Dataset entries

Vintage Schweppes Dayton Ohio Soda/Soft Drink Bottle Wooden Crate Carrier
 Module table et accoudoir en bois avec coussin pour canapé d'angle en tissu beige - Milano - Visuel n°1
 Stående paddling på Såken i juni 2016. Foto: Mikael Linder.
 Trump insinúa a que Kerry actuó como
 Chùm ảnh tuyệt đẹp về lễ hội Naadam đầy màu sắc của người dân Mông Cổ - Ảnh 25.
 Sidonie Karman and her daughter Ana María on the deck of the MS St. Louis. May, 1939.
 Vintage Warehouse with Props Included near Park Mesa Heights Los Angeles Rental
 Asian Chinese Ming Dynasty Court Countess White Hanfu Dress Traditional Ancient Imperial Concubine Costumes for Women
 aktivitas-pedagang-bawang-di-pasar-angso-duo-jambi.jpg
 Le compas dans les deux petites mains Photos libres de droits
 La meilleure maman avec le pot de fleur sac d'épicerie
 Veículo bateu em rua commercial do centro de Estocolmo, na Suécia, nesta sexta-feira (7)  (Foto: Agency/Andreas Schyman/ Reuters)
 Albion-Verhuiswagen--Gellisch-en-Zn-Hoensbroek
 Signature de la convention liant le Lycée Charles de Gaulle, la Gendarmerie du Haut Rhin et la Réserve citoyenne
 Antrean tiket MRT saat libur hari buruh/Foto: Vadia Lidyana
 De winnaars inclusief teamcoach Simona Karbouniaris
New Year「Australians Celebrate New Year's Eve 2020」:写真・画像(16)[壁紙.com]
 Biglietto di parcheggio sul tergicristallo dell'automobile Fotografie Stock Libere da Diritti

Your objective
Write down exactly the span of lines above from the one containing "Le compas dans" to the one containing "Albion-Verhuiswagen--Gellisch-en-Zn-Hoensbroek", both ends included.

Your response
 Le compas dans les deux petites mains Photos libres de droits
 La meilleure maman avec le pot de fleur sac d'épicerie
 Veículo bateu em rua commercial do centro de Estocolmo, na Suécia, nesta sexta-feira (7)  (Foto: Agency/Andreas Schyman/ Reuters)
 Albion-Verhuiswagen--Gellisch-en-Zn-Hoensbroek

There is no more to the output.